[[ SOURCE DOCUMENT open ]]

Biologically Realistic Dynamics for Nonlinear Classification in CMOS+X Neurons
This work addresses a key hardware bottleneck for neuromorphic computing, offering a potential pathway to more efficient AI systems, though it appears incremental as it builds on existing CMOS+X neuron concepts.
The paper tackled the challenge of achieving nonlinear computation in compact, energy-efficient spiking neural networks by demonstrating that CMOS+X neurons with magnetic tunnel junctions can solve the XOR classification problem using intrinsic properties like threshold activation, response latency, and absolute refraction.
Spiking neural networks encode information in spike timing and offer a pathway toward energy efficient artificial intelligence. However, a key challenge in spiking neural networks is realizing nonlinear and expressive computation in compact, energy-efficient hardware without relying on additional circuit complexity. In this work, we examine nonlinear computation in a CMOS+X spiking neuron implemented with a magnetic tunnel junction connected in series with an NMOS transistor. Circuit simulations of a multilayer network solving the XOR classification problem show that three intrinsic neuronal properties enable nonlinear behavior: threshold activation, response latency, and absolute refraction. Threshold activation determines which neurons participate in computation, response latency shifts spike timing, and absolute refraction suppresses subsequent spikes. These results show that magnetization dynamics of MTJ devices can support nonlinear computation in compact neuromorphic hardware.

[[ SOURCE DOCUMENT closed ]]
[[ RECORD SET open ]]

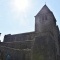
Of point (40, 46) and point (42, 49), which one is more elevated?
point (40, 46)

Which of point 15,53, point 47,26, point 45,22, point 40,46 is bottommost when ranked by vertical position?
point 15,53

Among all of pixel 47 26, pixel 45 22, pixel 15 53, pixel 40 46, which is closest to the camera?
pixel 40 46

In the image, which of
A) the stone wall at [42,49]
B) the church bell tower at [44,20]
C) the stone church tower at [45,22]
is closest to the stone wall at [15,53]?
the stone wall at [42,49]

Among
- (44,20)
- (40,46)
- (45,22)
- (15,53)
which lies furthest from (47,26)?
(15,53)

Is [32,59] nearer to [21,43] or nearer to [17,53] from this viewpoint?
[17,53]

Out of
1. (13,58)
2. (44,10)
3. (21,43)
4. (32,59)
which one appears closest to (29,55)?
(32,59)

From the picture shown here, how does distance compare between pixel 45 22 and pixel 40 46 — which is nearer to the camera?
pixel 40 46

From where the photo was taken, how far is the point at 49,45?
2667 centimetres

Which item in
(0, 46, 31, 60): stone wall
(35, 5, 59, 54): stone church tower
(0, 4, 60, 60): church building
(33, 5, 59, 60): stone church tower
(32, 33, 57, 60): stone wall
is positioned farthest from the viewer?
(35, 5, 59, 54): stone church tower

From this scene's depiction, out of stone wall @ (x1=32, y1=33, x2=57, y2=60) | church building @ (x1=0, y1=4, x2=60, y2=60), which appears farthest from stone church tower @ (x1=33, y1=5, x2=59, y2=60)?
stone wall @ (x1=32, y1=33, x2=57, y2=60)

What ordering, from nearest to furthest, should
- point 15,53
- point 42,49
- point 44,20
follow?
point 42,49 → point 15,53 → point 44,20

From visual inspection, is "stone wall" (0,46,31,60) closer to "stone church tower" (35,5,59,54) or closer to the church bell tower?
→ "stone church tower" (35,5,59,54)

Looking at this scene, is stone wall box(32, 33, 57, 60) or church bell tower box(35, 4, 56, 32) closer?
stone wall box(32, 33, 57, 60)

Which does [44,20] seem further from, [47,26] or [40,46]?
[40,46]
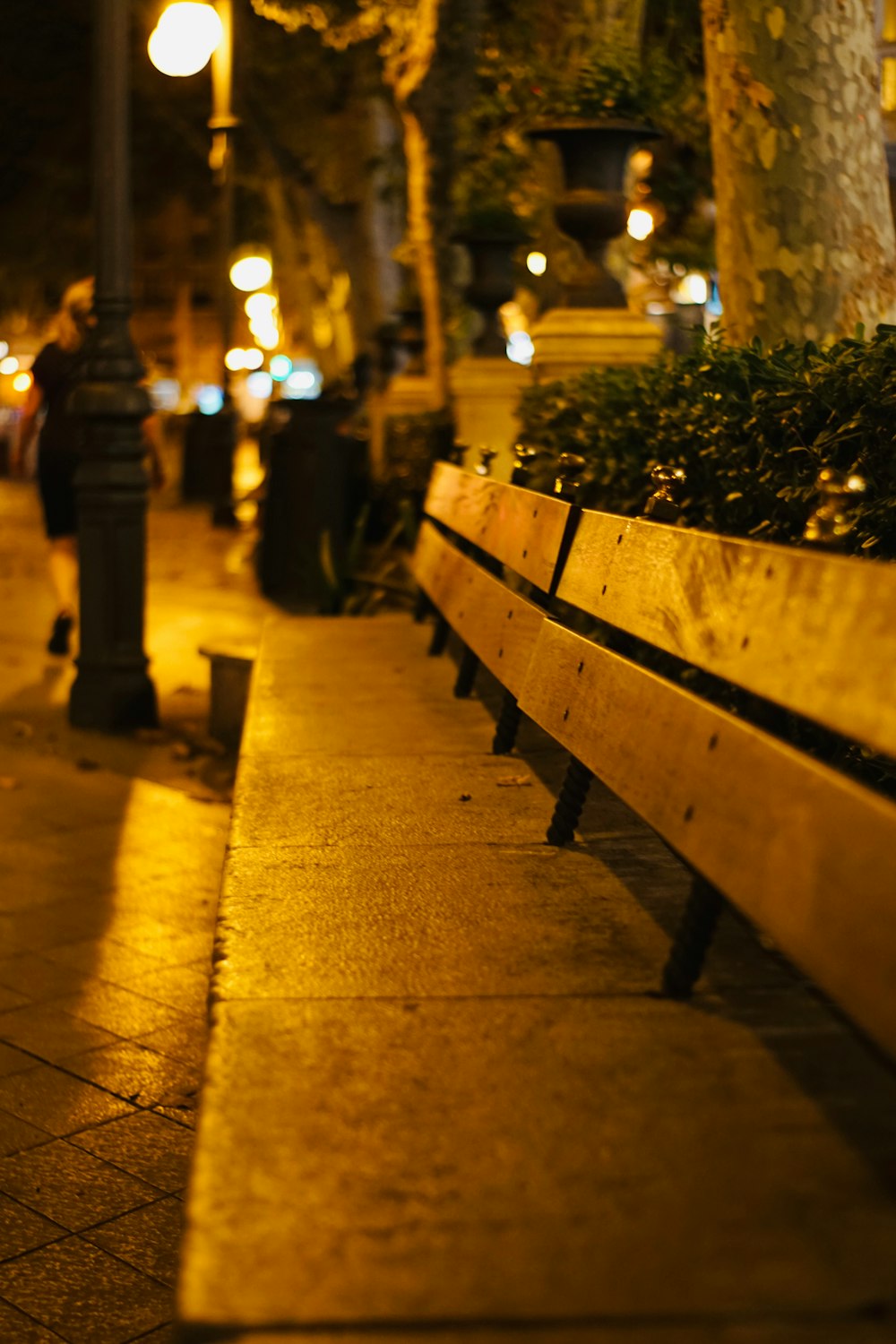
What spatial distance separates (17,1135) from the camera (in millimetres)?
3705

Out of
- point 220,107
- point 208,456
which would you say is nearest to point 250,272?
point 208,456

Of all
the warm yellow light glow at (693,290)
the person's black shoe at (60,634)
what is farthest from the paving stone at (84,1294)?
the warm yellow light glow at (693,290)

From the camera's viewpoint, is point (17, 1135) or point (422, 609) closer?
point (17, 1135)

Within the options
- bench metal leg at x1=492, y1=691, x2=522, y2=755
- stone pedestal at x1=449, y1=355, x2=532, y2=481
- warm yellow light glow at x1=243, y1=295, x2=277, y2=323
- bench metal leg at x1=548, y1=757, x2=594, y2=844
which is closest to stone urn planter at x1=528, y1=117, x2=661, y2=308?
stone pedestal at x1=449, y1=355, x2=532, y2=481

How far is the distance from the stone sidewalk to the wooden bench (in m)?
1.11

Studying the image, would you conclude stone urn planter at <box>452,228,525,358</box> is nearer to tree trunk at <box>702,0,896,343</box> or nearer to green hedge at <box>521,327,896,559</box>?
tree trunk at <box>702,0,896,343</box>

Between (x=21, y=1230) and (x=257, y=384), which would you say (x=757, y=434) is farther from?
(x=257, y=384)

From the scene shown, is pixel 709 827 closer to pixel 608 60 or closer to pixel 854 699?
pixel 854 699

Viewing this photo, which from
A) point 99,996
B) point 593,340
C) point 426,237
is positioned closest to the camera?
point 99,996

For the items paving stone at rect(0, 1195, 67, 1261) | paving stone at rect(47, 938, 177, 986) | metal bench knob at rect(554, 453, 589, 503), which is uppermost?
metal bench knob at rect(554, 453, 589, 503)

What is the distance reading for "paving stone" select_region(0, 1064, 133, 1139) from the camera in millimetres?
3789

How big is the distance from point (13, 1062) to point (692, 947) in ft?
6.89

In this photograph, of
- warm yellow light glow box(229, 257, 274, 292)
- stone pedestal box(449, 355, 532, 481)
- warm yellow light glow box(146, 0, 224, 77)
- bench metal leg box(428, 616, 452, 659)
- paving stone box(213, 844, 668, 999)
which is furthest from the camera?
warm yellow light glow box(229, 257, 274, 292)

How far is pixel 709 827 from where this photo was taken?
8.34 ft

[[ RECORD SET closed ]]

TASKS TO CARRY OUT:
1. Reproduce the CMOS+X neuron text between "Biologically Realistic Dynamics" and "CMOS+X neuron concepts.", inclusive.
2. In the CMOS+X neuron text, what is the magnetic tunnel junction connected in series with?
Answer using only the CMOS+X neuron text, not the rows.

WRITTEN RESPONSES:
1.
Biologically Realistic Dynamics for Nonlinear Classification in CMOS+X Neurons
This work addresses a key hardware bottleneck for neuromorphic computing, offering a potential pathway to more efficient AI systems, though it appears incremental as it builds on existing CMOS+X neuron concepts.

2. An NMOS transistor.